During World War II, the hotel suffered through Army occupation when its second floor was set up with cots for military personnel on leave from San Diego’s naval base and Army centers. In those days, the coffee shop alone served 5,000 people daily.

The activity continued under ownership of Corrigan Properties, which began catering to the convention trade. And by then, the hotel had become a dowdy dowager.

It was bought in 1976 at a depressed value of $5.4 million by Ridgway Ltd.--the partnership of Phyllis Lambert and Gene Summers--which poured an additional $30 million into restorations that won for the hotel the prestigious American Institute of Architect’s National Honor Award in 1980.

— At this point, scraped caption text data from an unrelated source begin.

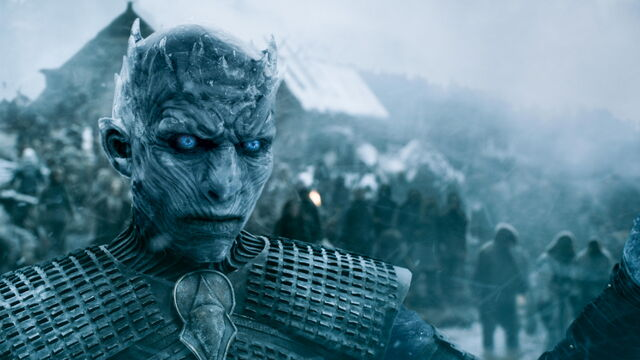 File:WhiteWalker (Hardhome).jpg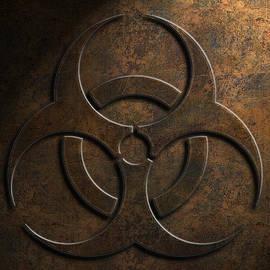 Biohazard Symbol Stone Texture by Brian Carson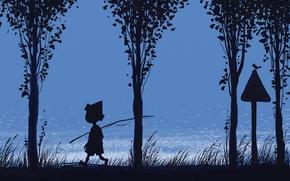 Картинка мальчик, удочка, трава, река, синева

The latest, $40-million state-of-the art renovation completed in 1987 by Biltmore Partners--a limited partnership of East Coast investors--reduced the number of guest rooms of the original structure from 1,000 to 700 and turned 300 rooms into the new 235,000-square-foot office Court. Known as Biltmore Place, the new hotel complex also includes a 24-story office tower on the corner of Grand Avenue and 5th Street.

Tradition of Service

The hotel now uses 506 S. Grand Ave. as its address, having relocated its main entrance and lobby from Olive Street, across from Pershing Square.

“I feel as if I live in a palace, but the grandeur of the hotel could never overshadow the tradition of service here,” said 75-year old Thelma Becker, the hotel’s best-loved guest celebrity, who checked in in 1940 and never checked out. Now retired, from a successful career in the garment industry, Becker says the hotel help treat her like royalty. “They’re like family to me.”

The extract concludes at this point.